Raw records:
— start —

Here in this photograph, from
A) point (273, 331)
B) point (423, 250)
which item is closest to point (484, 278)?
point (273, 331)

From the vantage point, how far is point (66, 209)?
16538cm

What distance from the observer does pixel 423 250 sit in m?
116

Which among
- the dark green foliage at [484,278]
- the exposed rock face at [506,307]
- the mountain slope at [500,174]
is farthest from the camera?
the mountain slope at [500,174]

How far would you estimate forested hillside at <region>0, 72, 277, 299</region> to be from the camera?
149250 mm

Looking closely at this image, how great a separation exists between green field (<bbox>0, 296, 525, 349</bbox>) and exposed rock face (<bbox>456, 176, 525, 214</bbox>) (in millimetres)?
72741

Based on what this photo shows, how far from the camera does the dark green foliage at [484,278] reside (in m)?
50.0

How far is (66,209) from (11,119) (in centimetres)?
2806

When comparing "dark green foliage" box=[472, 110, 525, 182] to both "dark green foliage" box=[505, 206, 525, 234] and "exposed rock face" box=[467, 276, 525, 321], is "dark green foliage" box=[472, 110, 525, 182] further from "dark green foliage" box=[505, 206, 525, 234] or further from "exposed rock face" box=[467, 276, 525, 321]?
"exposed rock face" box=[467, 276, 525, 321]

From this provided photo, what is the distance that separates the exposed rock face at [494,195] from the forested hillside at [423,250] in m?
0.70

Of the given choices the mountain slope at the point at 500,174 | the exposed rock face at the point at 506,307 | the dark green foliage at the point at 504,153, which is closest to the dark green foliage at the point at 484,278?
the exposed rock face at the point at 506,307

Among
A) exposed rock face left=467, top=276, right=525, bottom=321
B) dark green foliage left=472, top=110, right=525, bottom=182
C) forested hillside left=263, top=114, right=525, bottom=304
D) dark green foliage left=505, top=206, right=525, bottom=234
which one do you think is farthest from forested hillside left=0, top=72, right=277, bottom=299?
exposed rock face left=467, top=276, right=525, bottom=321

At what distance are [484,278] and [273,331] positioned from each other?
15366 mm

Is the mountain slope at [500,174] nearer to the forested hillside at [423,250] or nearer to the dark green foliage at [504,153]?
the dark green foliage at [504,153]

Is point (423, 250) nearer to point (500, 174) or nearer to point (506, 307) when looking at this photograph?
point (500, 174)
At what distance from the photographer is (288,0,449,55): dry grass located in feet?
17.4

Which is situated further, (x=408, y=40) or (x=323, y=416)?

— end —

* To do *
Repeat, word for word, every line from the line that contains "At what distance are" to the end of the entries; include both of those lines and no others.

* Result of the exercise *
At what distance are [484,278] and [273,331] positioned from each other?
15366 mm

Is the mountain slope at [500,174] nearer to the forested hillside at [423,250] or nearer to the dark green foliage at [504,153]?
the dark green foliage at [504,153]

Is point (423, 250) nearer to point (500, 174) or nearer to point (506, 307) when looking at this photograph?
point (500, 174)
At what distance from the photographer is (288,0,449,55): dry grass located in feet?
17.4

Which is situated further, (x=408, y=40) or (x=323, y=416)?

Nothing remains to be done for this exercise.